Task directions: Rewrite every caption in the data below, replacing "PCGS" with "NGC" and keeping everything else the same. Give only the caption text, without the pictures.

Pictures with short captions
-- Opening Marker --

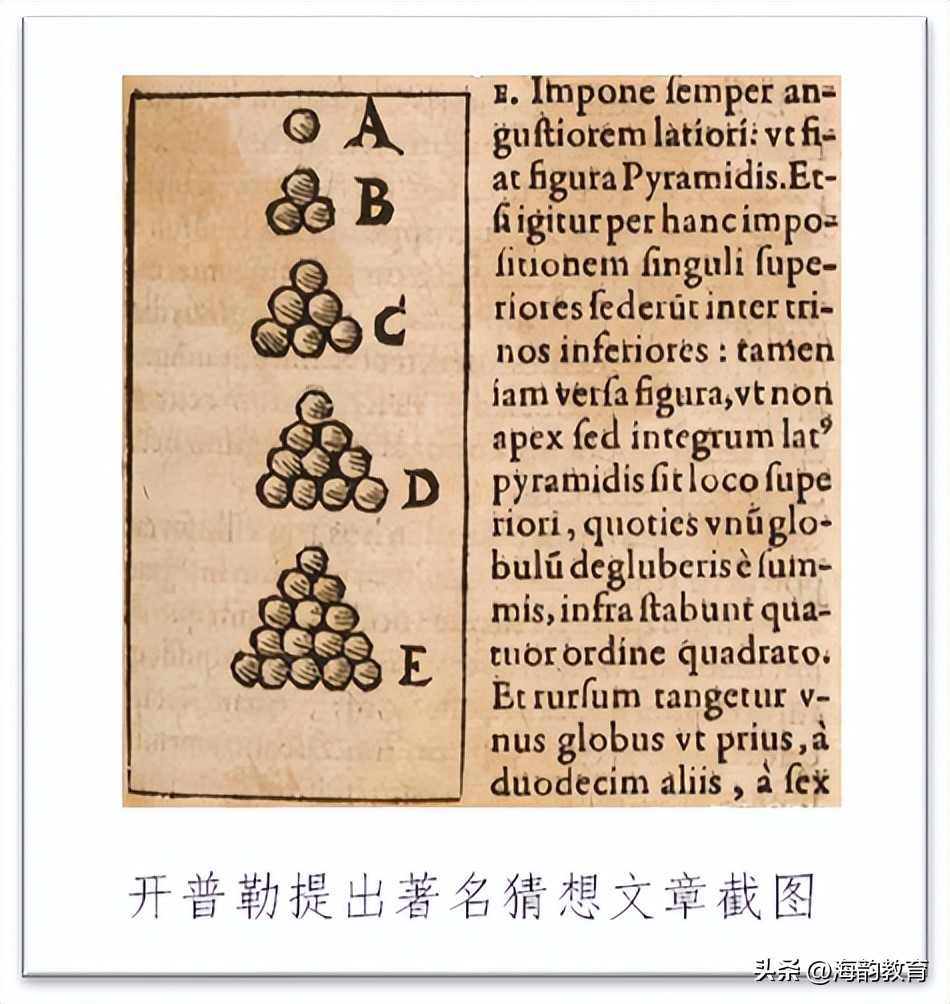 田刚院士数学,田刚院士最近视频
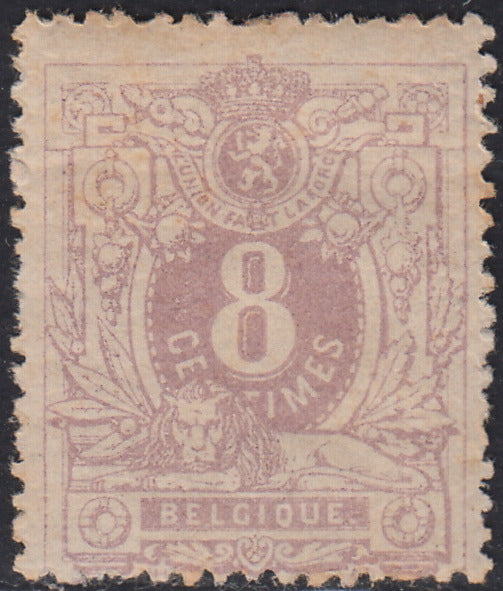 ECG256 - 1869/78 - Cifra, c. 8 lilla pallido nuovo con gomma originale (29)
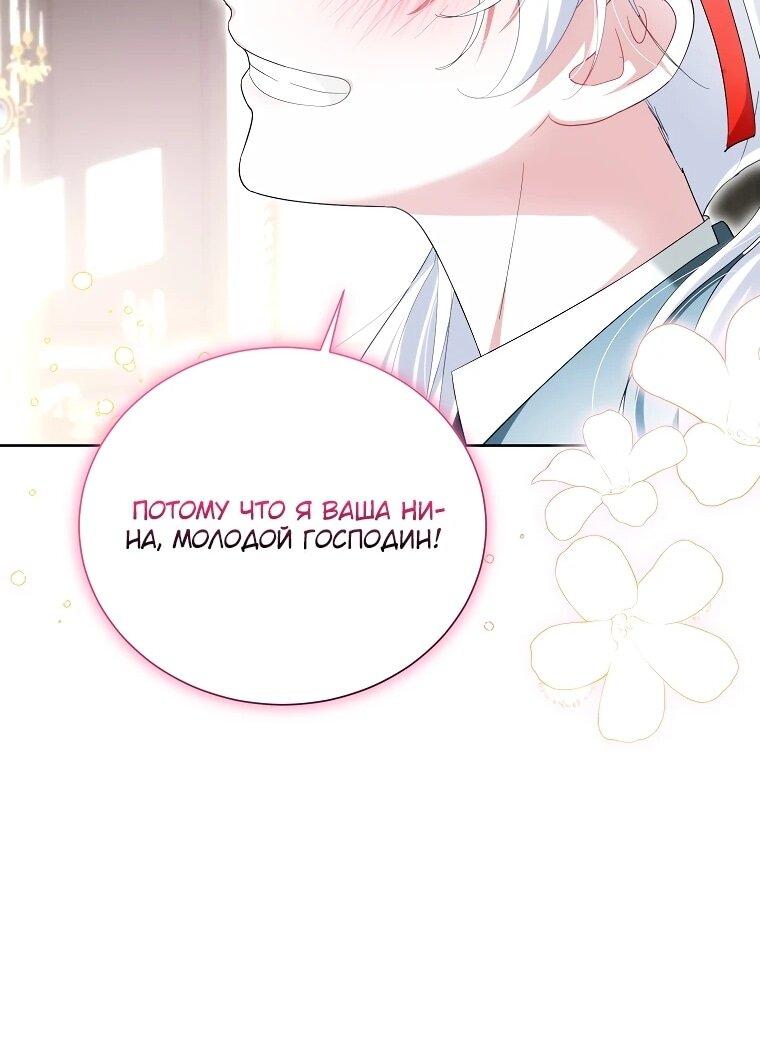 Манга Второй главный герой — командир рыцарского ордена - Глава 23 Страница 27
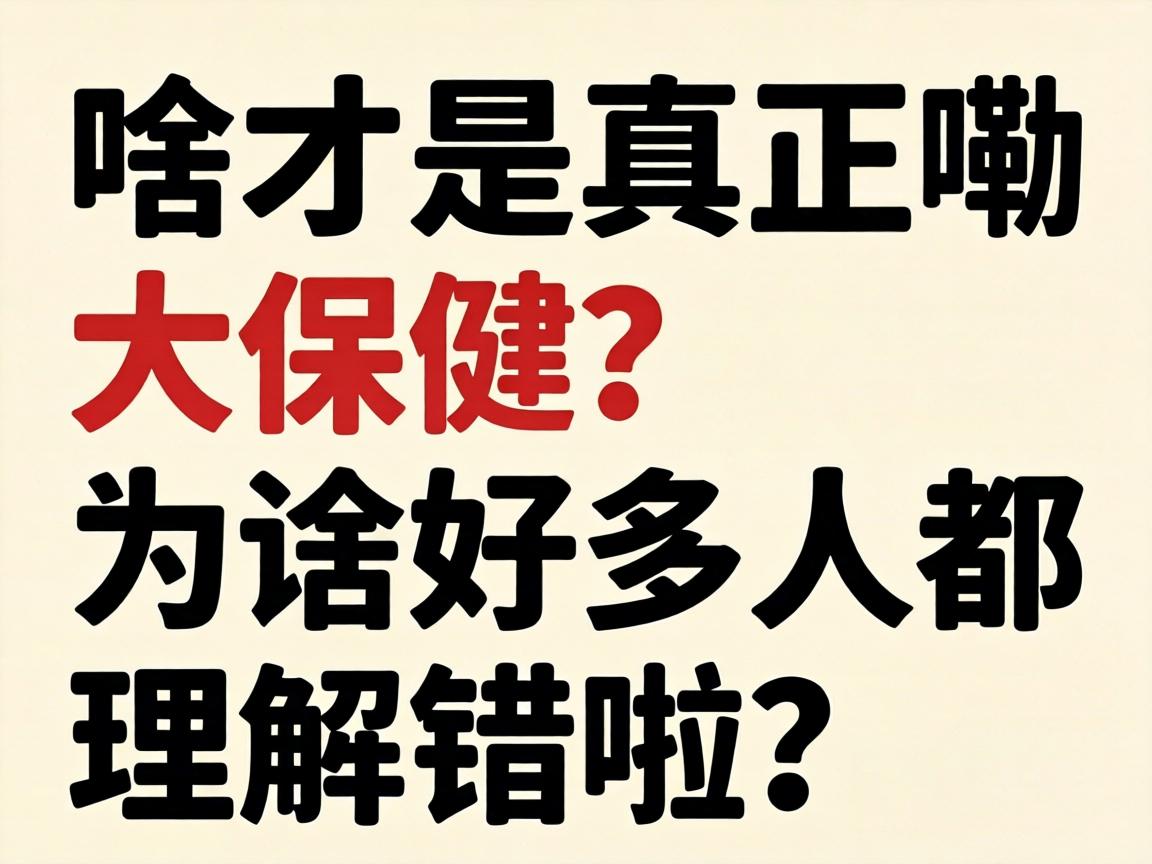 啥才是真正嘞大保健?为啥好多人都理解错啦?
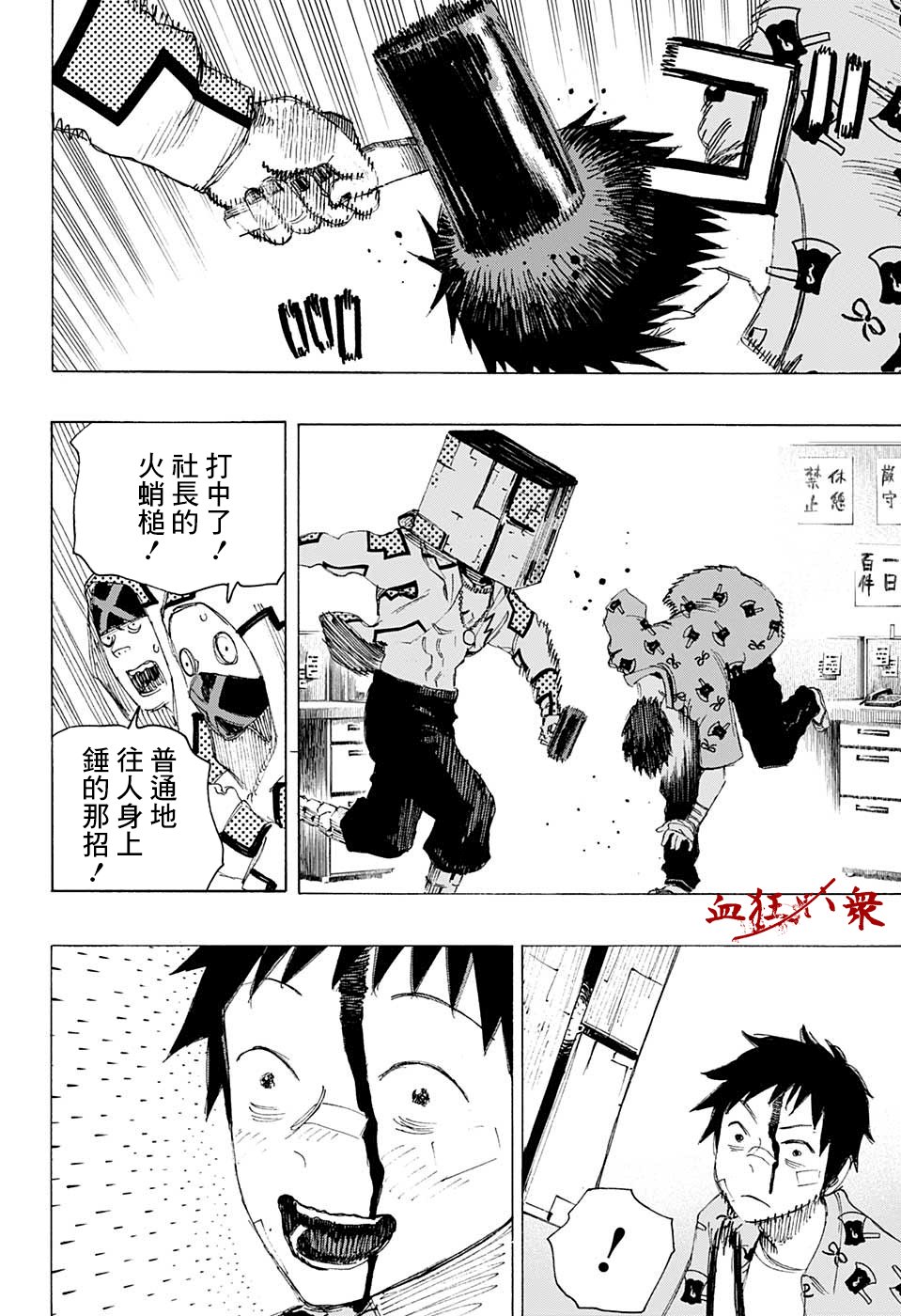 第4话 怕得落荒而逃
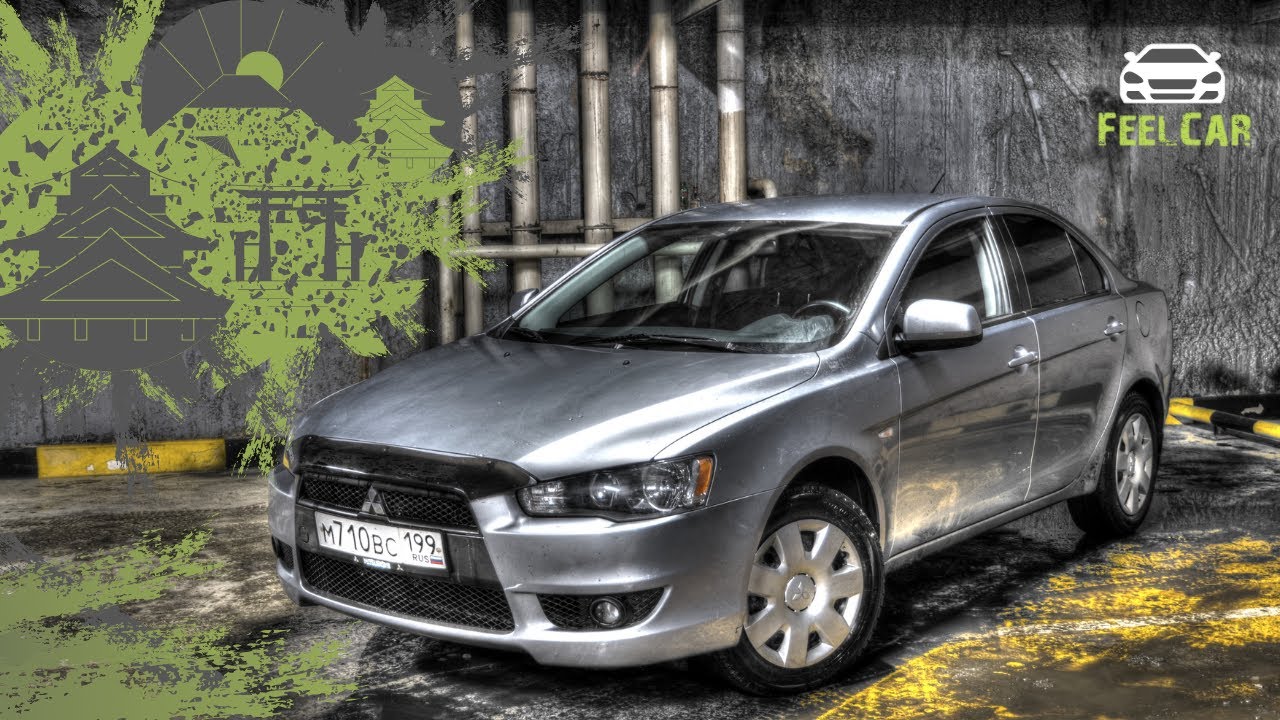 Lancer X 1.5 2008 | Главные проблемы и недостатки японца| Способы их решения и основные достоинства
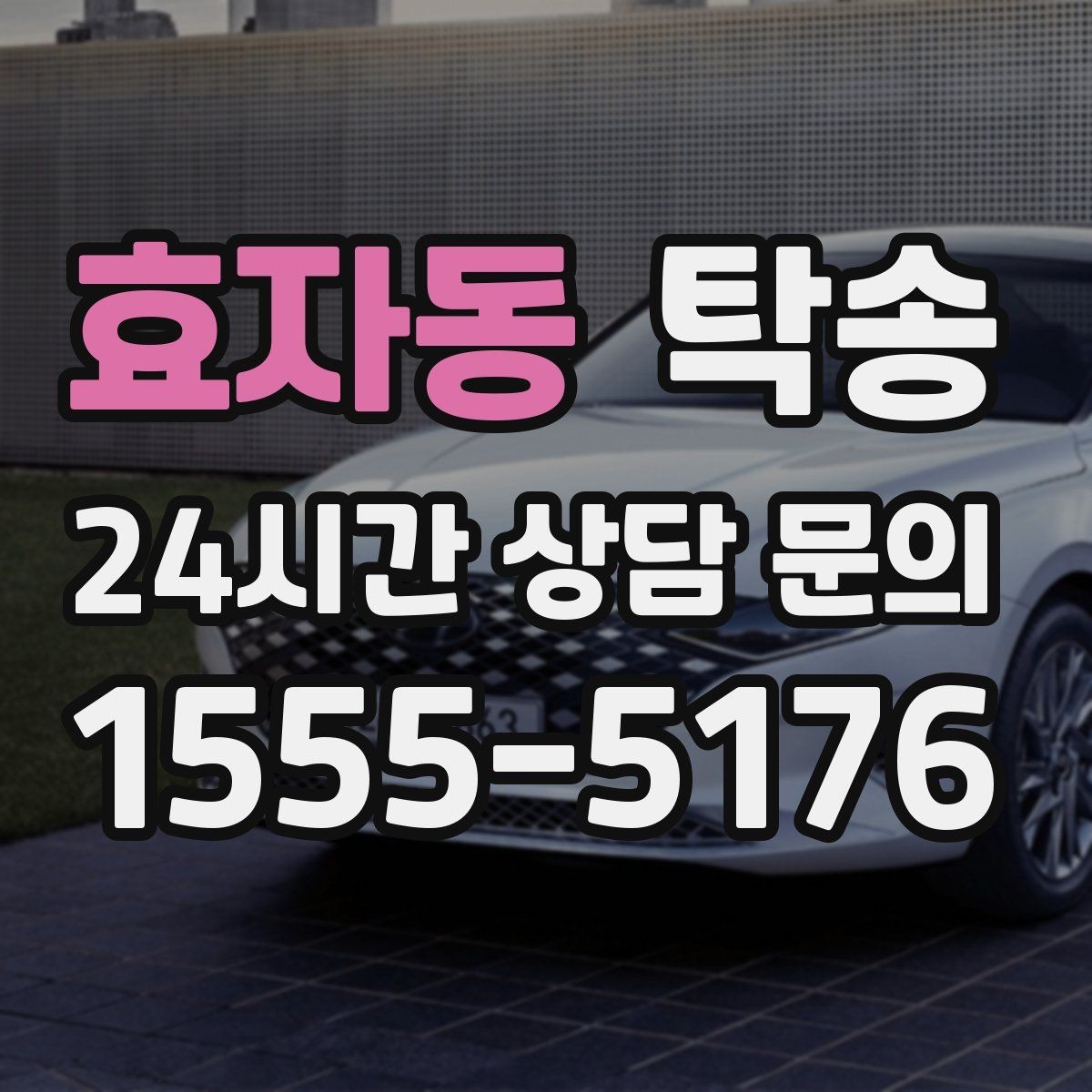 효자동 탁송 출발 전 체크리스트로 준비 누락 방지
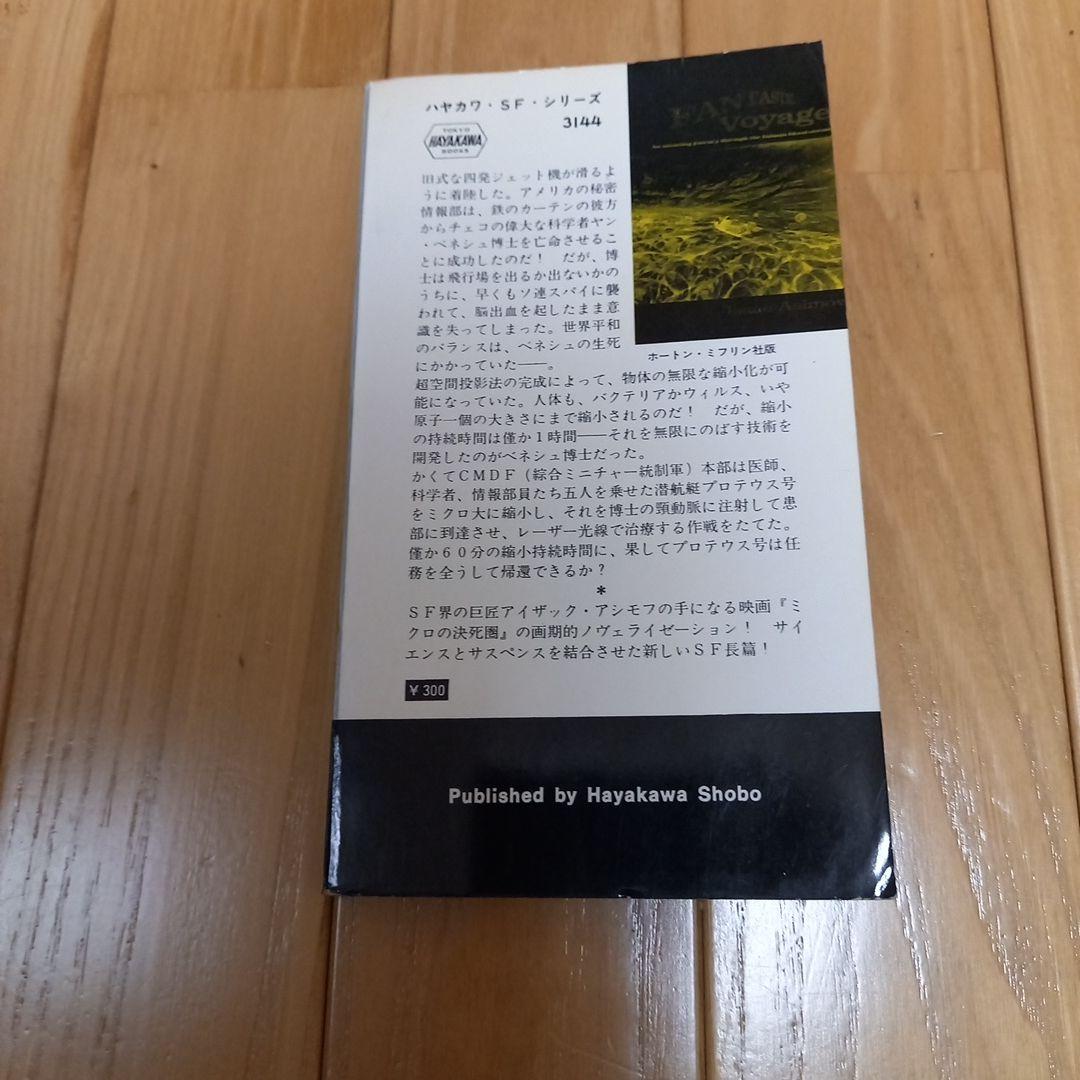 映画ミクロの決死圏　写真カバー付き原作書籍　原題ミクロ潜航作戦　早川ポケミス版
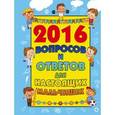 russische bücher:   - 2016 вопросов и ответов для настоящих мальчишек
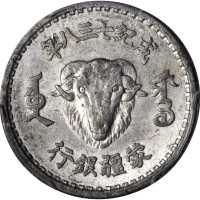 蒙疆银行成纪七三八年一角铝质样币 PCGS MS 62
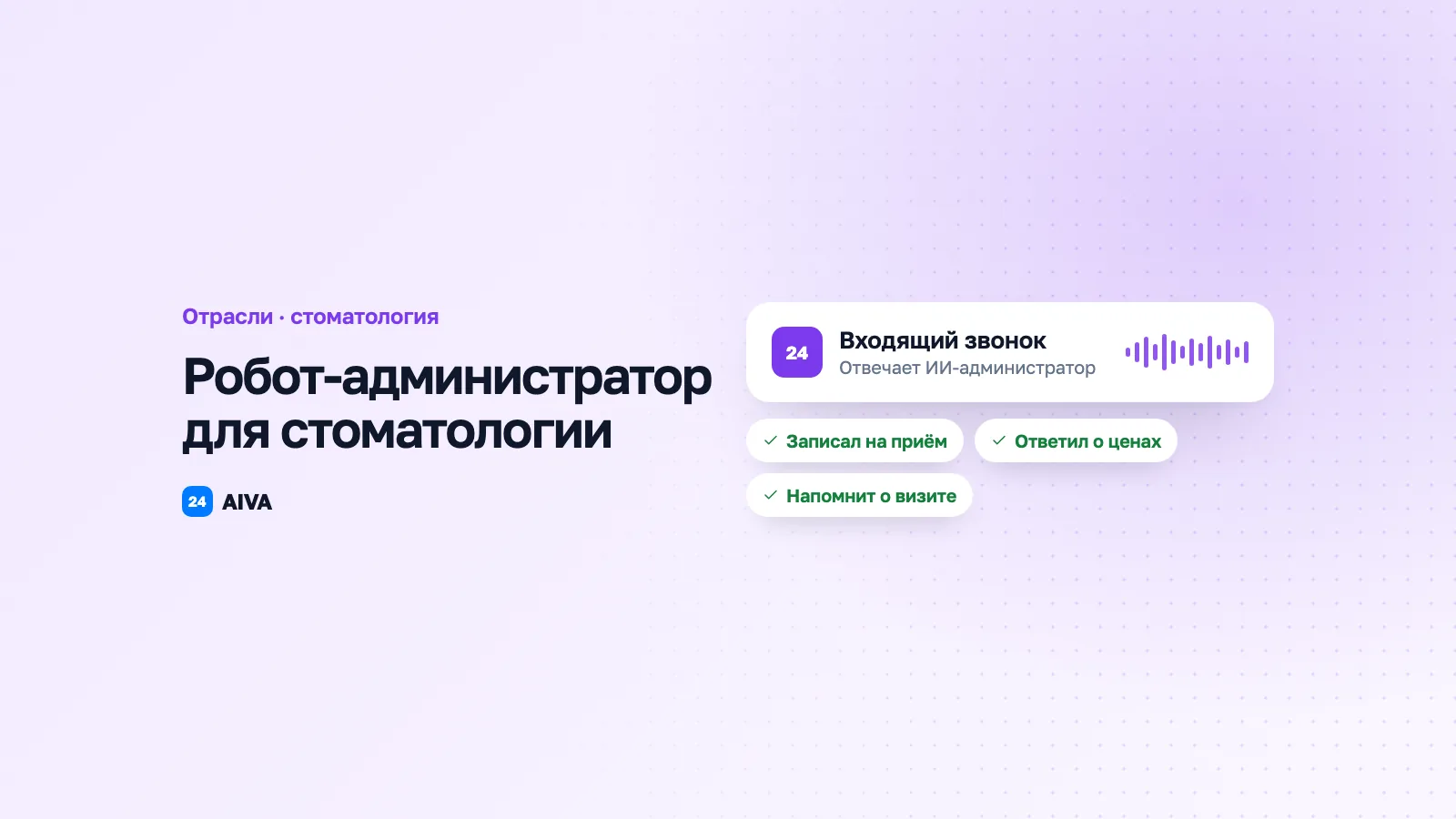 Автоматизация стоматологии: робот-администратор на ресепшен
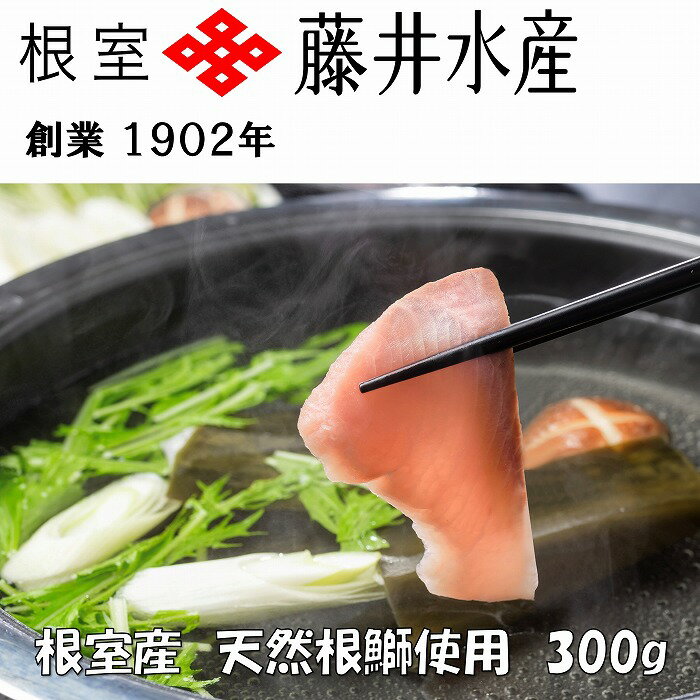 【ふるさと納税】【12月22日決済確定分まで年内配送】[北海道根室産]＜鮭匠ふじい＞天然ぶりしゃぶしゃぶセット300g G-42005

-- Closing Marker --

Reply to the exercise:
 田刚院士数学,田刚院士最近视频
 ECG256 - 1869/78 - Cifra, c. 8 lilla pallido nuovo con gomma originale (29)
 Манга Второй главный герой — командир рыцарского ордена - Глава 23 Страница 27
 啥才是真正嘞大保健?为啥好多人都理解错啦?
 第4话 怕得落荒而逃
 Lancer X 1.5 2008 | Главные проблемы и недостатки японца| Способы их решения и основные достоинства
 효자동 탁송 출발 전 체크리스트로 준비 누락 방지
 映画ミクロの決死圏　写真カバー付き原作書籍　原題ミクロ潜航作戦　早川ポケミス版
 russische bücher:   - 2016 вопросов и ответов для настоящих мальчишек
 蒙疆银行成纪七三八年一角铝质样币 NGC MS 62
 Автоматизация стоматологии: робот-администратор на ресепшен
 【ふるさと納税】【12月22日決済確定分まで年内配送】[北海道根室産]＜鮭匠ふじい＞天然ぶりしゃぶしゃぶセット300g G-42005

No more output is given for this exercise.